In my final semester I was excited to take what would turn out a very, very difficult, yet highly satisfying course on big data tools using health data. I would rate this course as one of the most difficult courses I have ever taken.
The course was front-loaded such that the first 8 weeks consisted of intense studies of the various big data tools. That work is detailed below:
The first assignment consisted of us taking large set of patient health data and manipulating it with the Python Pandas library. This project was to introduce us to some of the basic life cycle and problems data scientists run into when working with data:
- Manipulating large datasets that you cannot easily print out the entirety of
- Sanitizing your data
- Dealing with bad data
- Calculating statistics of the raw data
- Determining key features of the data
- Building training and test datasets
- Experimenting with a model parameters (e.g. k-means)
- Avoiding overfitting
The data utilized was real health data and our goal was to attempt to build models to predict patient mortality. It was an interesting project overall to take the medication, lab results, doctor visit data and determine patient mortality.
We also utilized Kaggle and held our own private competition to see who’s model was built the best and avoided overfitting. It was extremely interesting to watch the leaderboard change drastically once the final dataset was provided and competition over.
Enter the Hadoop ecosystem! Finally, I get to play with the tools that I constantly hear about. This project was essentially a clone of the previous assignment, however it was utilizing Hadoop components.
Hive was used to first calculate various statistics. Hive is a NoSQL like key/value store running on top of HDFS. While this was not the most elegant mechanism, the point was to give us an opportunity to run SQL like queries in a Hive environment. This was significantly easier than the first assignment when trying to do this all in Pandas.
Pig was used to divide up pull out the specific data, complete feature construction, and then divide up into training and test sets. It was highly interesting to see how effortlessly Pig could be used to manipulate the data again compared to Pandas.
Hadoop was finally used to run the data and train multiple logistic regression classifiers. After building various map and reduce functions in Python we ran our data that we have just built to make predictions.
HBase, similar to a traditional SQL database, had a brief lab assignment where we went over the basic CRUD operations. However, HBase was not utilized for any assignment.
Apache Spark & Scala
This is when things got a lot harder. Now that we were ‘experts’ on Hadoop, we turned our attention to the increasingly popular Apache Spark project. This assignment was built on top of Apache Spark and utilized Scala.
The first half was to take a new set of health data and build a supervised rule based phenotypes to determine our case, control, and other patients. Spark SQL was utilized to pull the data out that was necessary and place it in the Scala RDDs.
The second half required building an unsupervised phenotyping via clustering mechanism and the models were built using K-means and Gaussian mixture models. Spark MLlib was used to generate the models.
This whole assignment utilized Apache Spark and Scala, two things I had never used before. Scala, as a functional programming language, was something I had never utilized before. I struggled deeply with getting my mind around how to utilize the various functions and to do the data manipulations in an efficient manner.
The final assignment would take similar data to the first two assignments and generate a patient graph. The graph vertices were either the patients or the various labs codes, visit codes, or drug codes. The edges connected the various patients with the specific labs, visits or drugs that they were related to.
Spark GraphX was the foundation for the graph that I built. I then built Scala code that would compute the similarity of the various patients to each other and determine the top 10 closest patients.
Finally, the page rank algorithm was used to compute for a specific patient vertex. This assignment really set in the concepts and techniques of Scala when manipulating large datasets.

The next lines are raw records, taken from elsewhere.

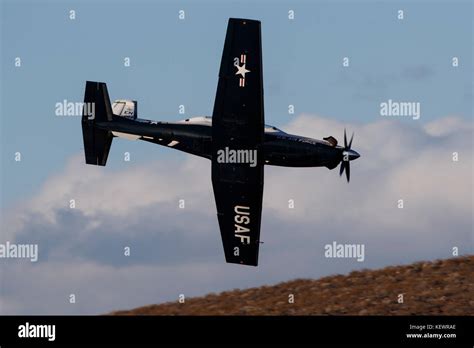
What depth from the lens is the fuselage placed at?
3719cm

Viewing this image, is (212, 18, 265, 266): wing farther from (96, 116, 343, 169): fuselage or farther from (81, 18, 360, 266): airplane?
(96, 116, 343, 169): fuselage

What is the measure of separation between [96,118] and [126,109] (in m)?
1.32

For my project I took the Observational Health Data Sciences and Informatics (OHDSI) open source analytic tool’s data queries and rewrote them to demonstrate Apache Spark’s ability to more quickly process data in comparison to the use of traditional relational databases such as PostgreSQL.
The OHDSI Automated Characterization of Health Information at Large-scale Longitudinal Evidence Systems (ACHILLES) tool was built using R and is built to connect to a traditional database, like PostgreSQL.
My approach involved setting up the ACHILLES tool, generation and importing data into PostgreSQL, benchmarking the over 170 analytics that are generated, and then find the longest running queries to build an Apache Spark + Scala application around them.
Another aspect of this course was the need to get our CITI certifications in order to use the health data. Because this data was real we were trained on the various security and ethical handling of health data. This required over 20 hours of training.
Data used from MIMIC health care data set, which required CITI Biomedical (Group 1) and Social/Behavior (Group 2) Research and Investigators and Key Personnel certified and Health Information Privacy and Security (HIPS) for Biomedical Research certifications. My certifications are all valid till 2019.